> **AIM OF THE EXERCISE**:
In the data below, find the line containing "Fabricantes de airbags de grande porte", then set down that line and every later line up to and including the line containing "Seven Daze Logo", exactly.

> **MATERIAL SUPPLIED**:
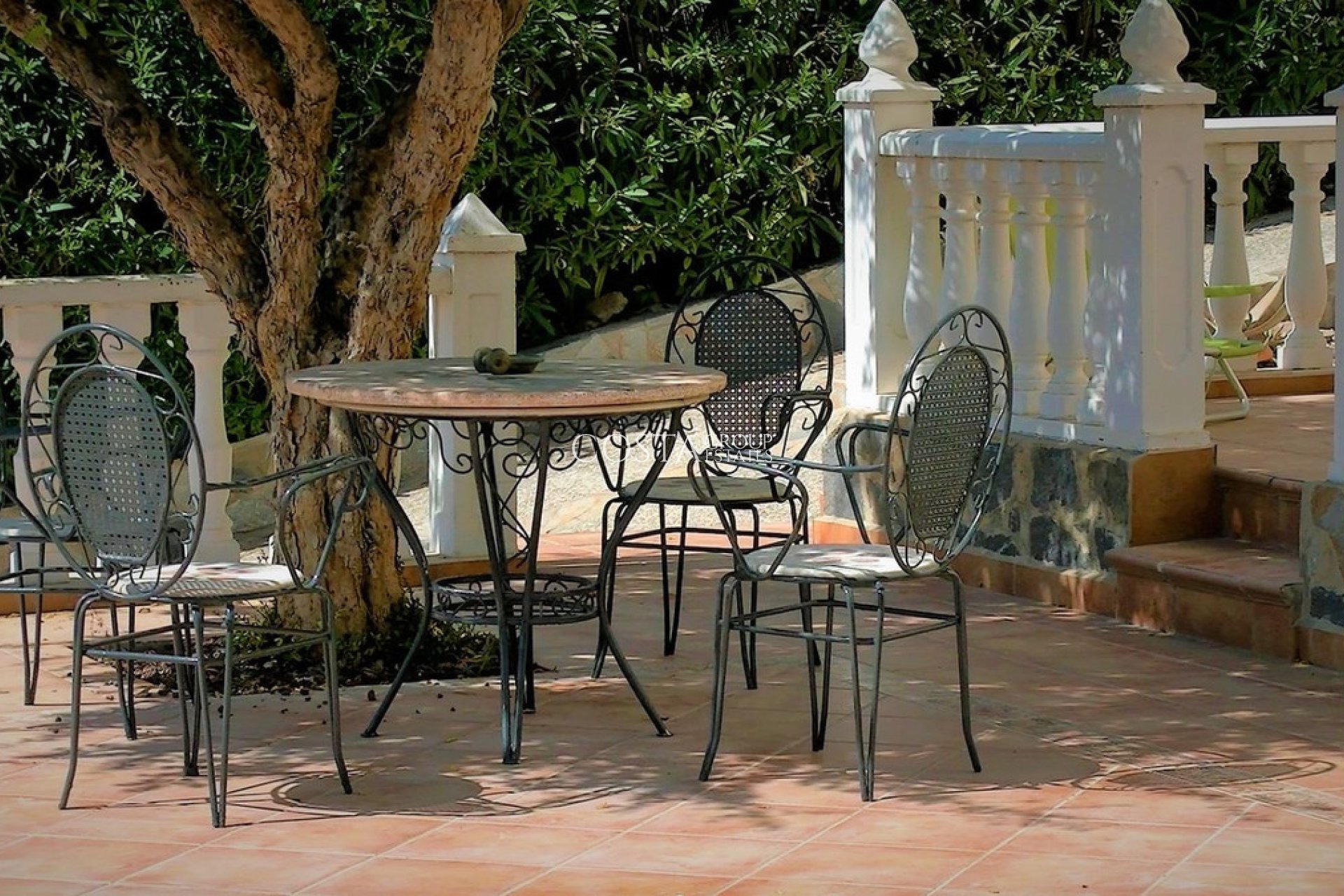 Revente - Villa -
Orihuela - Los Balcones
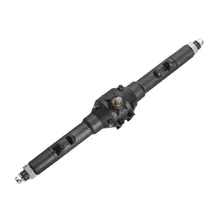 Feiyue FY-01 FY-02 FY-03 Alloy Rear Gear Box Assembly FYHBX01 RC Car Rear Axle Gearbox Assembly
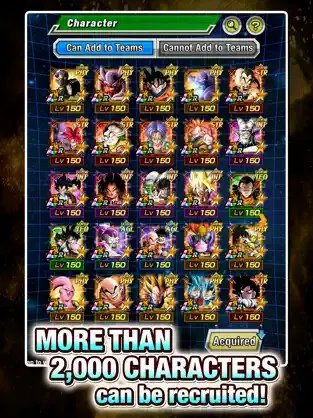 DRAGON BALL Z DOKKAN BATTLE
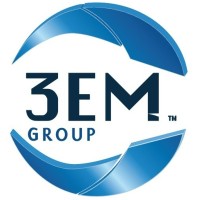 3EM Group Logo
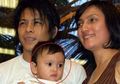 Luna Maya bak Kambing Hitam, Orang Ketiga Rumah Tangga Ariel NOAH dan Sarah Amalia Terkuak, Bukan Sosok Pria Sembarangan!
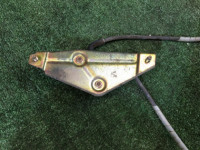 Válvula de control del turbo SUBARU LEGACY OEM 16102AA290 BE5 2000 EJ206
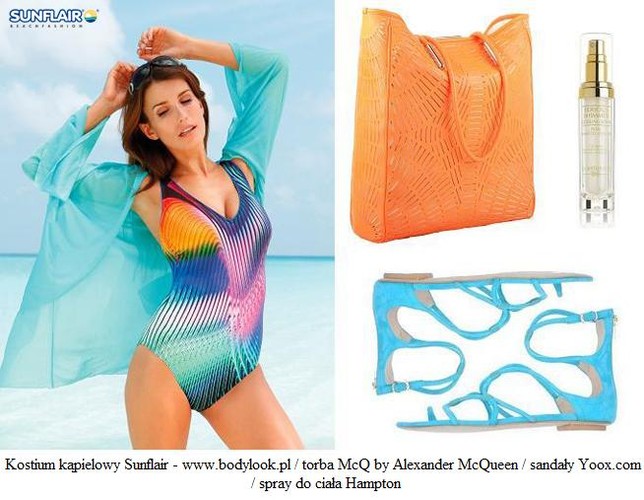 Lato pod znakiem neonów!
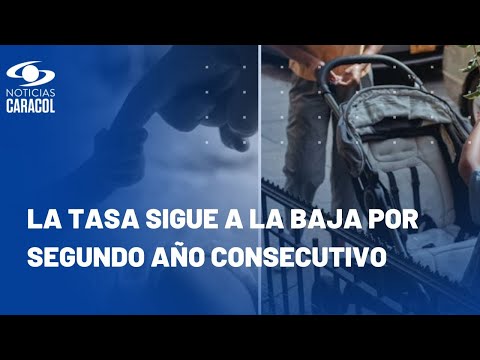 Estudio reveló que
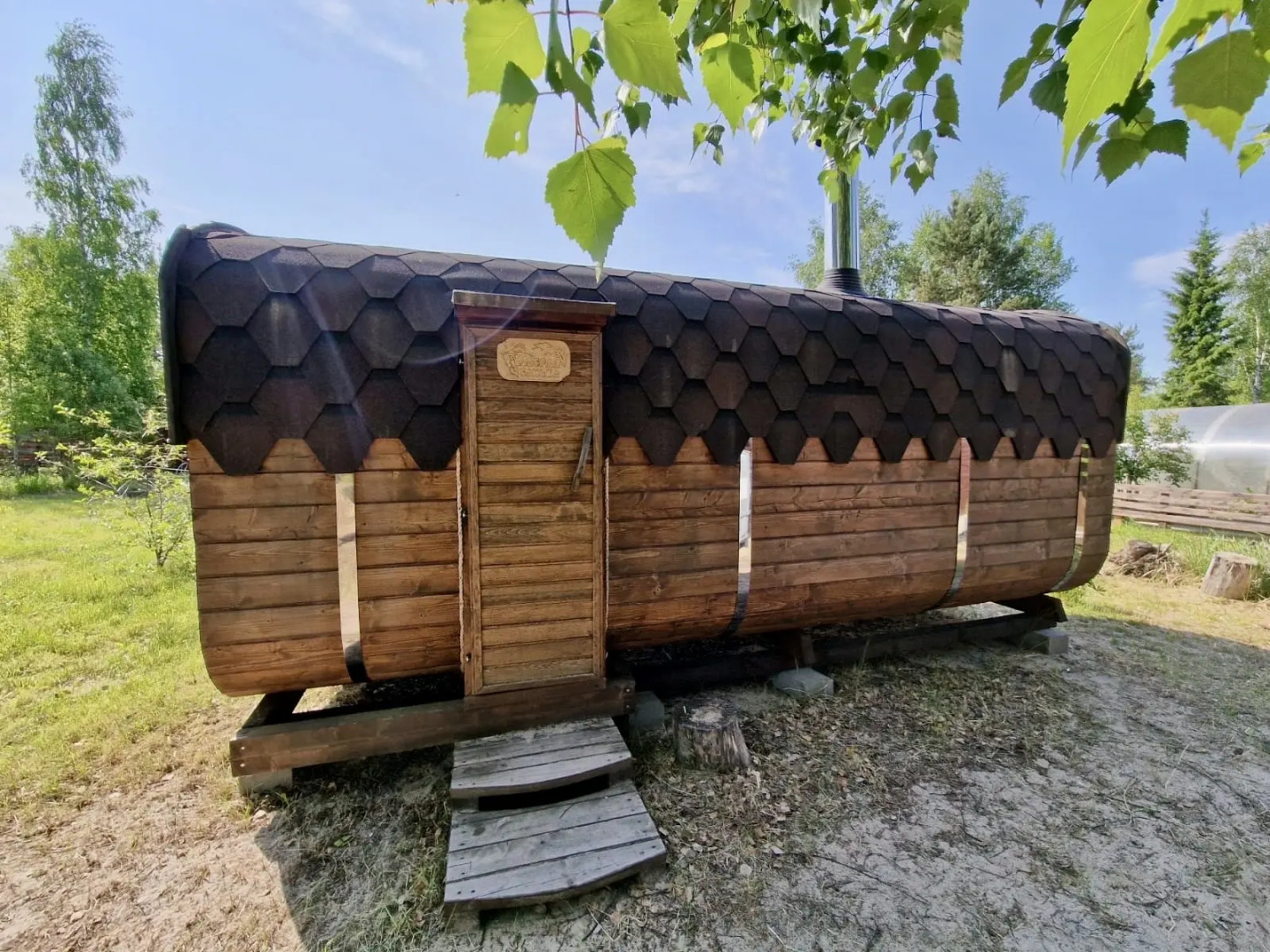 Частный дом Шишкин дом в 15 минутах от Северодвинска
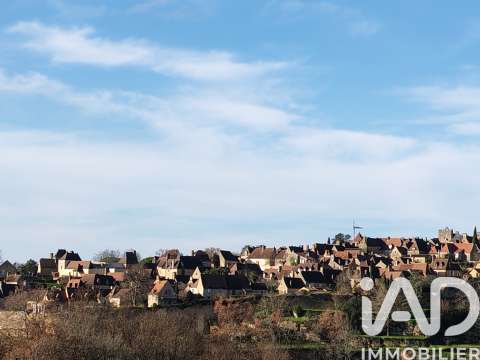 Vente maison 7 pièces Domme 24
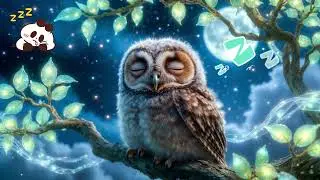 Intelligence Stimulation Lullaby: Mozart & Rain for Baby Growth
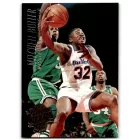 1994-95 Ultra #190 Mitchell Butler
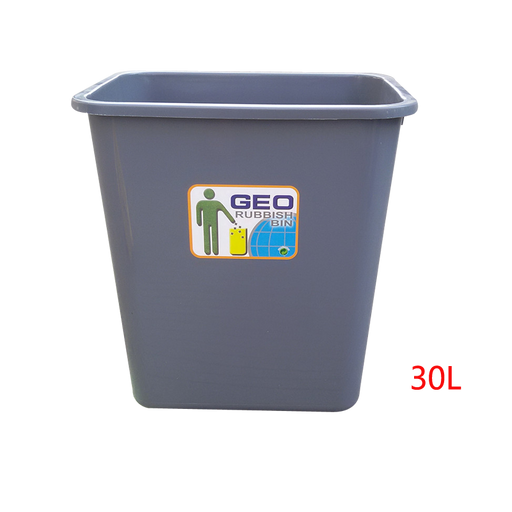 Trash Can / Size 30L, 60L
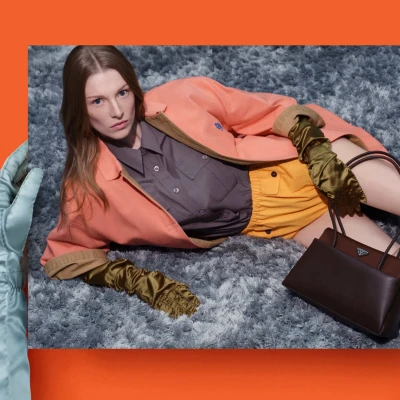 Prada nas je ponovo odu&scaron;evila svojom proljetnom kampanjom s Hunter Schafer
* * *
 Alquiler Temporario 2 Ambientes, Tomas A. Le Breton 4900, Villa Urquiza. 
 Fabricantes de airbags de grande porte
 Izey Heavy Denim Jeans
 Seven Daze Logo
* * *
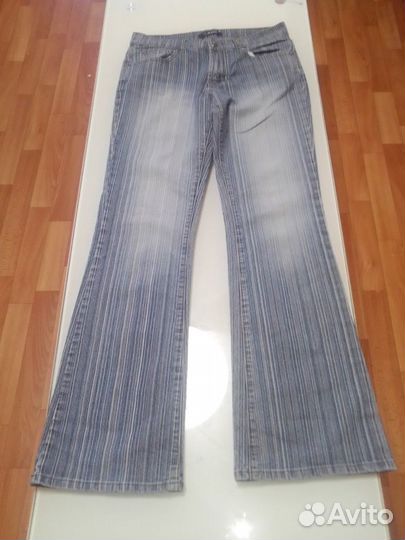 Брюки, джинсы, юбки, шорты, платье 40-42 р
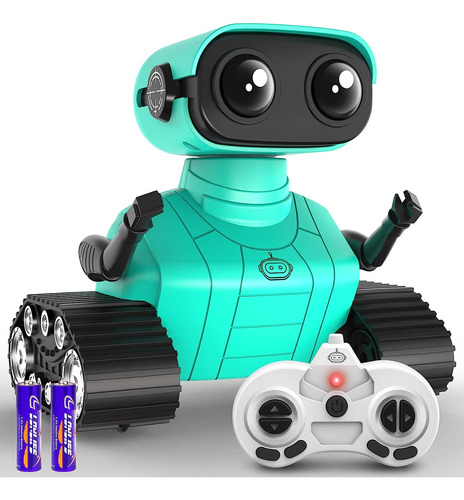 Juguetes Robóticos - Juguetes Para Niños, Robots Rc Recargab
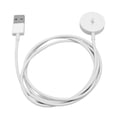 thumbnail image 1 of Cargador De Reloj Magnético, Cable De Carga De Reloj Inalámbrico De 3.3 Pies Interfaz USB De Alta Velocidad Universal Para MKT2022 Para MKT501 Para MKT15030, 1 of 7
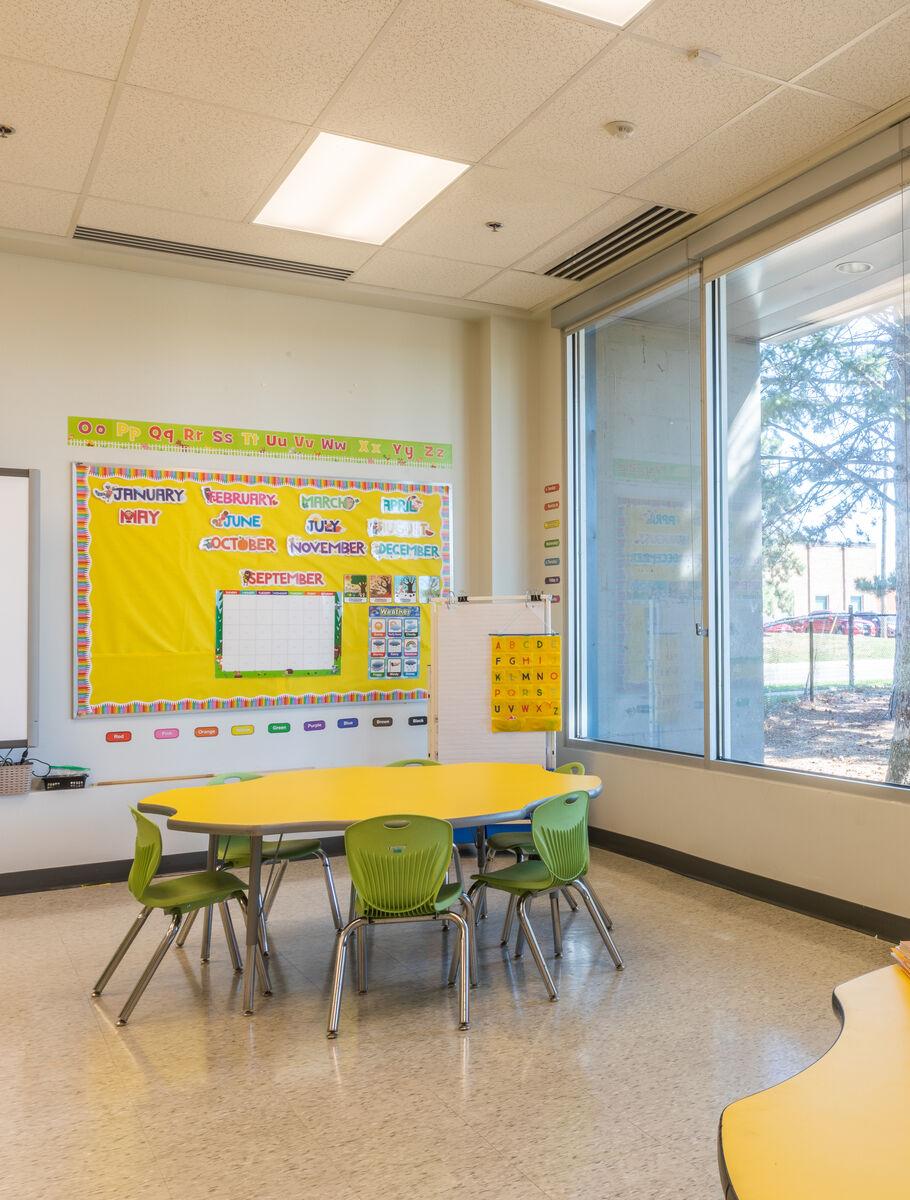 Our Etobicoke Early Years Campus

> **ANSWER SPACE**:
 Fabricantes de airbags de grande porte
 Izey Heavy Denim Jeans
 Seven Daze Logo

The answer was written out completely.